Pull type friction clutches for medium and heavy duty trucks commonly have a retainer sleeve disposed over a transmission input shaft. The sleeve connects a release bearing with a retainer. The release bearing has an outer portion engaged by the clutch release linkage. The retainer is engaged by clutch levers, or the tips of radially inwardly extending diaphragm spring fingers. The retainer, retainer sleeve and release bearing are all selectively displaced in an axial direction along the input shaft to engage and disengage the clutch.
The retainer, the retainer sleeve and an inner bearing race of the release bearing rotate as a unit with a pressure plate and a cover of the clutch. The outer race of the release bearing does not rotate relative to a transmission housing because it is engaged to a clutch yoke. The clutch yoke comprises part of the clutch actuation linkage. The clutch pressure plate and cover are rotatively fixed to an engine flywheel and rotate as a unit therewith.
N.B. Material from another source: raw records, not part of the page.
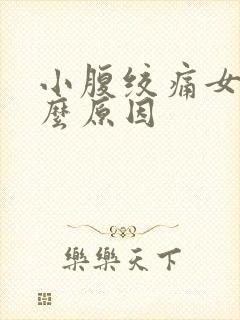 小腹绞痛女性什么原因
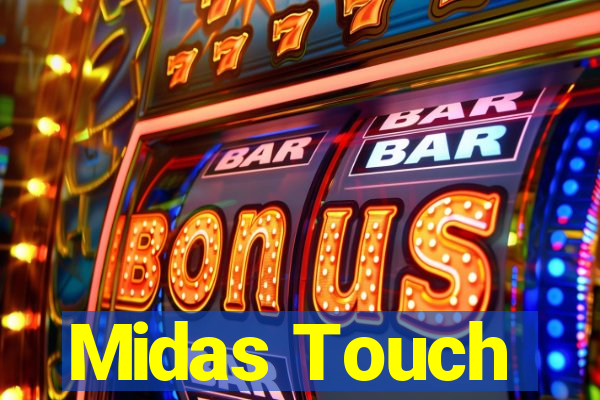 Midas Touch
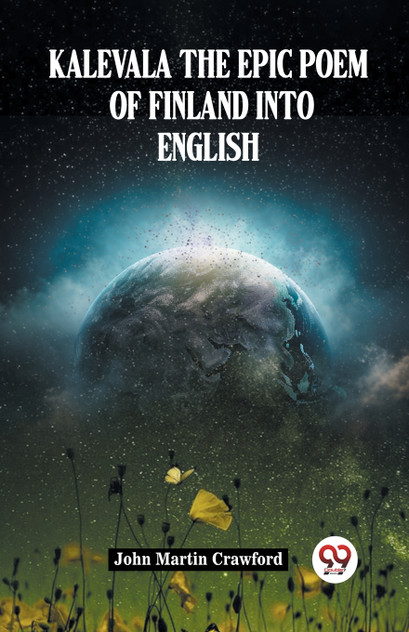 Kalevala The Epic Poem Of Finland Into English Kalevala The Epic Poem Of Finland Into English
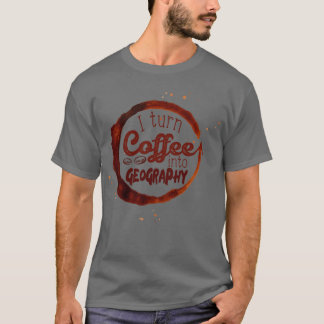 私はコーヒーを地理に変える Tシャツ
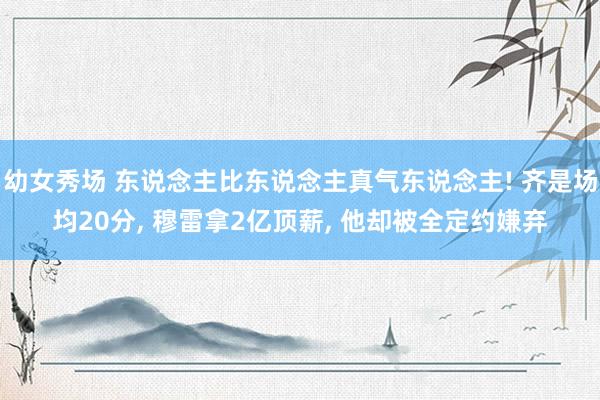 幼女秀场 东说念主比东说念主真气东说念主! 齐是场均20分， 穆雷拿2亿顶薪， 他却被全定约嫌弃
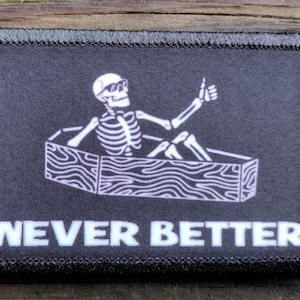 Never Better Funny Morale Patch - Hook and Loop Backing for Backpack, Rucksack, Operator Hat and Much More!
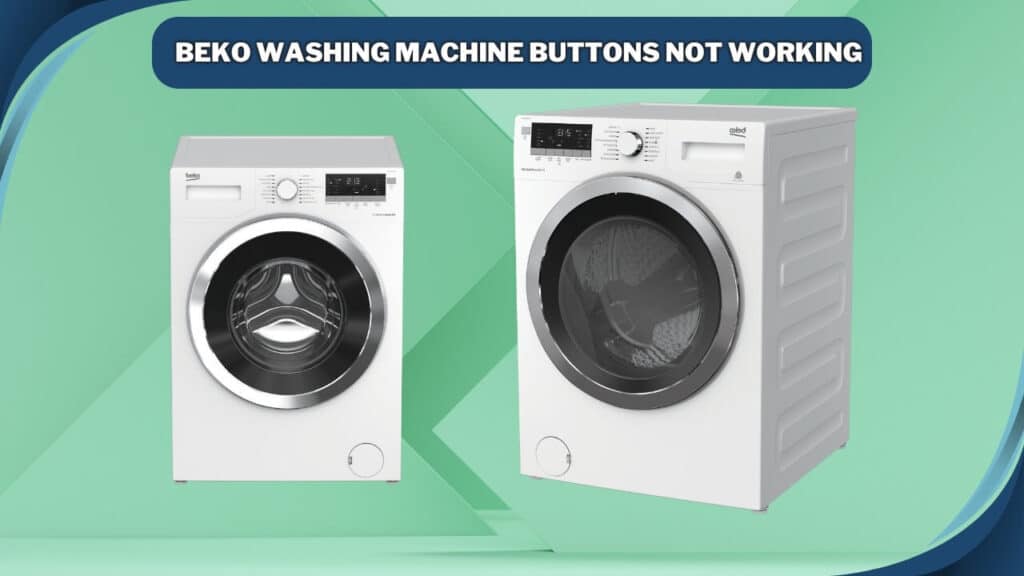Beko Washing Machine Buttons Not Working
A clutch driven disc is rotatably connected with the transmission input shaft for rotation therewith. When the clutch is engaged, the driven disc and the input shaft rotate at the same speed as the engine flywheel. When the clutch is disengaged, the driven disc and input shaft are uncoupled from those parts of the clutch which rotate with the engine, permitting relative rotation between the input shaft and the retainer sleeve. Differential speed between the retainer sleeve and the input shaft contributes to the wear of the retainer sleeve. Anti-friction bushings are commonly disposed in the retainer sleeve to help reduce the consequences of the engagement between the input shaft and the sleeve. However, grooves cut into the input shaft form edges which can damage the bushings. Also, customer expectations of increasingly longer periods of service free operation require further improvement of the retainer sleeve to input shaft interface.
Clutch brakes are used in heavy duty and medium duty trucks to slow a transmission input shaft, and therefore the gears within the transmission, to facilitate shifting of a non-synchronized manual transmission. A clutch brake is slidably disposed on the input shaft between the release bearing and the transmission housing. The clutch brake is engaged by using the clutch linkage to pull the release bearing back to the full extent of its travel, compressing the clutch brake between the release bearing and the transmission housing or a feature rotatably fixed to the housing. One type of clutch brake has its engagement surfaces rotatably fixed to the input shaft. This is an inexpensive configuration because a one piece brake can be employed. Friction elements fixed to a hub are used to provide the engagement surfaces. However, such brakes absorb a high level of energy wearing the friction element and require servicing at a higher than desired frequency. Another type of clutch brake is a torque limiting clutch brake. Torque limiting clutch brakes allow slippage to occur internally between a first portion rotatably fixed to the input shaft and a second portion axially engaged by the release bearing and the transmission housing. The slippage increases the life of the brake by reducing the rate at which the brake must absorb energy. However, because they comprise a number of components including springs, a hub portion and an outer shell that must be assembled, such torque limiting brakes are more expensive than a non-slipping brake. Additionally, to service known torque limiting clutch brakes, the transmission must be separated from the engine. This is a very time consuming and therefore expensive service operation.